Your sales forecast will focus heavily on the cost of sale of your services or products and the quantity you are realistically going to sell in a given period of time. Combine the number of sales with your price and calculating the cost of each will reveal a pretty accurate sales forecast you can use to show expected profit. This can be done quarterly or yearly but is usually best done on a monthly basis to identify how your business is performing in real-time.
Balance Sheet
Your balance sheet provides a snapshot of your company’s performance. It takes a look at what your company owns against what it owes. It compares your assets with your liabilities by listing each.
At its simplest it allows a business to assess how the value of the company has grown or decreased over a period of time. But it also shows how its assets outweigh debts giving an indication to its financial health to both creditors, shareholders and investors.
It demonstrates a company’s abilities to pay its debts or to facilitate additional borrowing such as business loans. Your balance sheet analysis might play out alongside your Profit & Loss statement and your cash flow statement in judging your ability to pay outstanding debt and manage shareholder equity. But it also helps you work out potential financial scenarios and how they might affect the business.
Break-Even Analysis
This is simply a calculation of how much you need to sell in order to cover all of your overheads and expenses and start making a profit.
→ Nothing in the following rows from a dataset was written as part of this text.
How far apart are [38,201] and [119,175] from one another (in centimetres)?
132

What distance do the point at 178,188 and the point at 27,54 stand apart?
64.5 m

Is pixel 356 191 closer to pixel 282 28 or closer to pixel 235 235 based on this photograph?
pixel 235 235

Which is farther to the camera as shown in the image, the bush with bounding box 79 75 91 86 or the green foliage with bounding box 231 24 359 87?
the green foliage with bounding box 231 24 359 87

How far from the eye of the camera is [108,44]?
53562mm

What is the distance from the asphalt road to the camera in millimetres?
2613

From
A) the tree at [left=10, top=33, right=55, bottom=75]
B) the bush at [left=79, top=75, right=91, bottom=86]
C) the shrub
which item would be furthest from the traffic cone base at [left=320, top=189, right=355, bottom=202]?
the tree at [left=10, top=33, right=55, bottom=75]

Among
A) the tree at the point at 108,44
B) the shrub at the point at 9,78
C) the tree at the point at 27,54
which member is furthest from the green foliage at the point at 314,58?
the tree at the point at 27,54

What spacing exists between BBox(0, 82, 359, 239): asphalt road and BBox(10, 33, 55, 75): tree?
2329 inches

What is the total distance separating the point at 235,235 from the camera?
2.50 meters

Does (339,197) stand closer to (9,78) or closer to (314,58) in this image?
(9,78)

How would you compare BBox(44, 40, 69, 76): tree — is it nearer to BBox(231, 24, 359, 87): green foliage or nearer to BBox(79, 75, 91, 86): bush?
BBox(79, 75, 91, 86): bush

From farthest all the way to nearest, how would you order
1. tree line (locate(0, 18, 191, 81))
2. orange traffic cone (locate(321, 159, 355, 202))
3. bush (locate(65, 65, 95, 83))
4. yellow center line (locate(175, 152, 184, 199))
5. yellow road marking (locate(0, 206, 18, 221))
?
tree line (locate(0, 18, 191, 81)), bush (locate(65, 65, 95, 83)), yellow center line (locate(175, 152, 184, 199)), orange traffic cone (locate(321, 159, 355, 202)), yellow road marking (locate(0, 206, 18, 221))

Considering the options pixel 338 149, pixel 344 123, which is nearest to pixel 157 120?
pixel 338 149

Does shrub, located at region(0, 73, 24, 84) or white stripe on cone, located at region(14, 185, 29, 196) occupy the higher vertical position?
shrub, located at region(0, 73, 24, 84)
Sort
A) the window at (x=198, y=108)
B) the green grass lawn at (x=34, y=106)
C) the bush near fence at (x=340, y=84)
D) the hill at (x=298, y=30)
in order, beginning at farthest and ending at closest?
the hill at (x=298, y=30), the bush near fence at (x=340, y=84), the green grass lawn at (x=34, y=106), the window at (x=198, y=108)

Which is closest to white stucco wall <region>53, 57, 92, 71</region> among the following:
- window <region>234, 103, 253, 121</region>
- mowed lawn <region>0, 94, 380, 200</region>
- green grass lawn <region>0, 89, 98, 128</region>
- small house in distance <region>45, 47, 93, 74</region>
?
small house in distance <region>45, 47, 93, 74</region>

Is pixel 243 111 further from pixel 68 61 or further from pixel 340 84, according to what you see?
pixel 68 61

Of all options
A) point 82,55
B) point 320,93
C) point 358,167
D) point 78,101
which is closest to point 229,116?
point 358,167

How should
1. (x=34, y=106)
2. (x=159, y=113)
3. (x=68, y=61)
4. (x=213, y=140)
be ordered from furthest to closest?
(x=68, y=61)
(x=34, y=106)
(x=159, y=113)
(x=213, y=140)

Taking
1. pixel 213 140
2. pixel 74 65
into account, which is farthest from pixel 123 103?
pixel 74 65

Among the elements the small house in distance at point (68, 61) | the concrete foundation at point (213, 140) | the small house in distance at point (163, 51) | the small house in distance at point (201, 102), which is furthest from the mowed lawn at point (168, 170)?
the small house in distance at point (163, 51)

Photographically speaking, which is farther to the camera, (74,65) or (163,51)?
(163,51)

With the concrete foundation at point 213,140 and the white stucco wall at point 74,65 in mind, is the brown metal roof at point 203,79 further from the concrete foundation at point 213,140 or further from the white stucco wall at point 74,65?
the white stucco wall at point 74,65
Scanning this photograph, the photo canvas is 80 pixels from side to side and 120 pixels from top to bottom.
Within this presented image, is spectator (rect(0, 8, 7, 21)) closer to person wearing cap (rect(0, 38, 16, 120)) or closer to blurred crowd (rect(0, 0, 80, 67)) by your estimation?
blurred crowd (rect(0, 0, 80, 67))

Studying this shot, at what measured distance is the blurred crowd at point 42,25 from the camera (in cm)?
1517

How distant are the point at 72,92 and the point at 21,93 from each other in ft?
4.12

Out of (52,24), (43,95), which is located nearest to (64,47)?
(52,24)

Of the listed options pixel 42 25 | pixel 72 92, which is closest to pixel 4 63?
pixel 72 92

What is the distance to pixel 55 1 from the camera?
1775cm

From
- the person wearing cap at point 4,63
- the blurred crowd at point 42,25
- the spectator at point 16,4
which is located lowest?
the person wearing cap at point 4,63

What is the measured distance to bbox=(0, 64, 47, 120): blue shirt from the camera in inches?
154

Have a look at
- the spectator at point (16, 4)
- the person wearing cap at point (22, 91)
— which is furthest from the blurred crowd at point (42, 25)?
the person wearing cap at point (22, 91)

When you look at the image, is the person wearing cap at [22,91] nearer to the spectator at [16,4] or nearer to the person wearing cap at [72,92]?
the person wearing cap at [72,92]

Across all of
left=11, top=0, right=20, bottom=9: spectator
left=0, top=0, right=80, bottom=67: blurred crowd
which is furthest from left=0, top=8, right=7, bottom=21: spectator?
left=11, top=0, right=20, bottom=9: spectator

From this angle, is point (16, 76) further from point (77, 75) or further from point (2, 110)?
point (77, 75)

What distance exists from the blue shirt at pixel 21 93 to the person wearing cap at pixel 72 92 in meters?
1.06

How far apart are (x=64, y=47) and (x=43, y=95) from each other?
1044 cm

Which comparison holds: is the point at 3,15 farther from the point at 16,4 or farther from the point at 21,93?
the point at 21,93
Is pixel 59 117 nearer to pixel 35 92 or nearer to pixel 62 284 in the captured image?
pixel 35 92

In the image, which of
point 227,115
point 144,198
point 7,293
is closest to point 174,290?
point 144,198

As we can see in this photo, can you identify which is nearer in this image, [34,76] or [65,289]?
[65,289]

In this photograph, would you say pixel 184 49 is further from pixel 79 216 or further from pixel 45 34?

Your business needs employees, stock, equipment and product before you can make sales, but how many sales do you need to make in order to recover your outlay?
Remember not all of your products actually make a profit, some might cost more to make than you get back from selling them, you might also have variable-priced products and pricing agreements that account for a wide range of different revenues.
To get your break-even costs you’ll need to calculate the total fixed costs of production by the unit price (less whatever variable costs are included to make that product). Simply put:
Break Even Costs = Fixed Costs / Sales Price per unit – Variable Cost per unit
Understanding Scalability
The future success of your business is often dictated by the scalability of it. Knowing intimately how your business works will ensure you are able to deal with, and prepare for, opportunities to scale.
The essence of scalability means allowing for expansion and growth – especially revenue growth – without letting operation costs get out of control. It means minimising outlay but maximising profitability.
All of this is only possible by utilising all of these financial planning tips and incorporating them into your business planning. When you exercise your financial toolbox of Cash Flow Forecasting, Profit & Loss Statement, Sales Forecast, Balance Sheet and Break-Even Analysis, you can allow for increased profits through scalability and diversification.
Your financial planning is essential for your overall business plan to be a success. Whether you actively monitor it or hand it over to your financial director or a third party, it is essential that you understand these aspects of your business.
Taking heed of the financial planning tips as outlined above will ensure that you are in the best position to adopt the financial tools you will need to fulfil them.
Creating and monitoring your financial statements will allow you to efficiently understand the full capability of your business; where profit comes from and how much potential you have for increasing it. But most importantly it will ensure that you have the best chance of securing funding from investors and lenders when the need arises.